With some basis in statistical theory and also from personal experimentation, the average velocity and SD obtained from firing 5 shots provides about as good data as anyone needs. More than that just wastes ammunition, but if you feel 10 or 20 shots is a better sample size, have at it.
 
To truly calibrate your chrono, you would need to have an object of known velocity pass through the sensors.

You don't have an object of known velocity.

If you did, you would then need a way of adjusting your chrono.

You don't have one.

If you had several objects, each with different known velocities, you could perhaps develop a formula to adjust your chrono's results.

Since you don't have one such object . . .

Calibration rounds? They'd have to come supplied with the gun that shot them for timing.
 
Many years ago I was told by Oehler to use a spring powered air gun to check speed, as they are very consistent.

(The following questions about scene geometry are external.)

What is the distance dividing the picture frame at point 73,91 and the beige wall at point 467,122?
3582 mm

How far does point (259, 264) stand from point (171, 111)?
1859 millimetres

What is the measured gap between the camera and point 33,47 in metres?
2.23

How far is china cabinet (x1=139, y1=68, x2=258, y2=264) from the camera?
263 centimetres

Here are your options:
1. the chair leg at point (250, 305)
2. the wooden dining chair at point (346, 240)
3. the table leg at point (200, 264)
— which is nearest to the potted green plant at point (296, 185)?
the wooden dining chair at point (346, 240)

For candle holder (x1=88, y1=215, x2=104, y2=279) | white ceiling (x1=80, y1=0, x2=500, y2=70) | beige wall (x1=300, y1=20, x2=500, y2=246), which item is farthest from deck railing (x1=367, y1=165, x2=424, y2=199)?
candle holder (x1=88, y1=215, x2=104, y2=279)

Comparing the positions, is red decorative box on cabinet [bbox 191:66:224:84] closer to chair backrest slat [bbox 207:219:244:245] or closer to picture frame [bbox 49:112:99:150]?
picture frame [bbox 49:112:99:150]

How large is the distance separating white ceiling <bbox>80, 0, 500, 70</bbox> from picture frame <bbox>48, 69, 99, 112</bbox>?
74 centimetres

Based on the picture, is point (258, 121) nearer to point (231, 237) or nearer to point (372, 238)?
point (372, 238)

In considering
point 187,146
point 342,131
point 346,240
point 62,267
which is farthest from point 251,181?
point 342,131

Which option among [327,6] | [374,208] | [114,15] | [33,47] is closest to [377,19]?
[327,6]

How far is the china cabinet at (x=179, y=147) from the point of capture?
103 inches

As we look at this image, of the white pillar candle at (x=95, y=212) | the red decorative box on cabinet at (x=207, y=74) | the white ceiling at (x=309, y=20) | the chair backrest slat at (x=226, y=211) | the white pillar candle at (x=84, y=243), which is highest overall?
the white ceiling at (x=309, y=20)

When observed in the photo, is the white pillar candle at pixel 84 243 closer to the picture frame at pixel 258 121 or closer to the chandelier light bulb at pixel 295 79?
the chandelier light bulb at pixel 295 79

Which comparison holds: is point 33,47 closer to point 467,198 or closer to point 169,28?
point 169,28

I have an old Daisy cheapo lever gun that has run right at 248-250 fps for 25 years.

When I really want to be sure of the chrono results or check my setup I run 10 BB's over the screens. When I see the 248fps I know I'm good to go.
 
Velocity drop over 9'9" is an interesting concept. I'll have to check that out!
 
Do you calibrate your watch or car speedometer? Sometimes you have to live with "close enough". It can be tough.


Upon further thought, just read the directions.


Find the Cop that gave you your last speeding ticket and says we have it on radar. Ask him to go to the range with you and point his radar gun at the bullet.:D:D

I use a 22 LR. If it is close to what the box says between 500 and 1200 fps I guess its accurate.;);)

Good question though, I guess I just go by what the manual says it should be (test gun results not a test barrel of 12" or something:rolleyes:) and if it is close I am OK with it.
 
JDB, I've been chronographing for 35+ years now and gotta admit, I never lost any sleep over trying to "calibrate" a chronograph. I just follow the manufacturer's instructions in initial set up and all goes well. I have had no reason to distrust the manufacturer's factory calibration. They all seemed to give velocities that seemed reasonable to me for the load, barrel length, etc. being tested. If there is some anomaly in the results, I have found it most always related to sky conditions, not using the shades over the screens, etc. The problem quickly becomes apparent and I never tried to get into the electronics to recalibrate anything. Now once on a lark, a friend and I set up our chronographs in series, his an Oehler, mine a PACT. Velocities never varied more than one or two fps between the two. Close enough
for me...
 
How do you calibrate a chronograph to give "accurate" velocity readings? I have never seen calibration rounds for sale, and the only known standard I have is way too fast (3E10 cm/second) to calibrate with. Besides, a photon won't trip the sky screens and it's too hard to capture a single photon.

Do you guys just use a commercially manufactured round, shoot several times and correct for SD, Extreme Spread, etc? I have found way too much commercial ammo is optimistic in its stated velocity, and the same holds for my reloading manuals. Or am I looking for perfection when a "my loads are as fast as commercial stuff" is all I really need.

My scale weights, my calipers and micrometers are traceable to NIST Standards, but I can't find any way to do the same for my chronograph.

You don't. Just like you don't calibrate a ruler.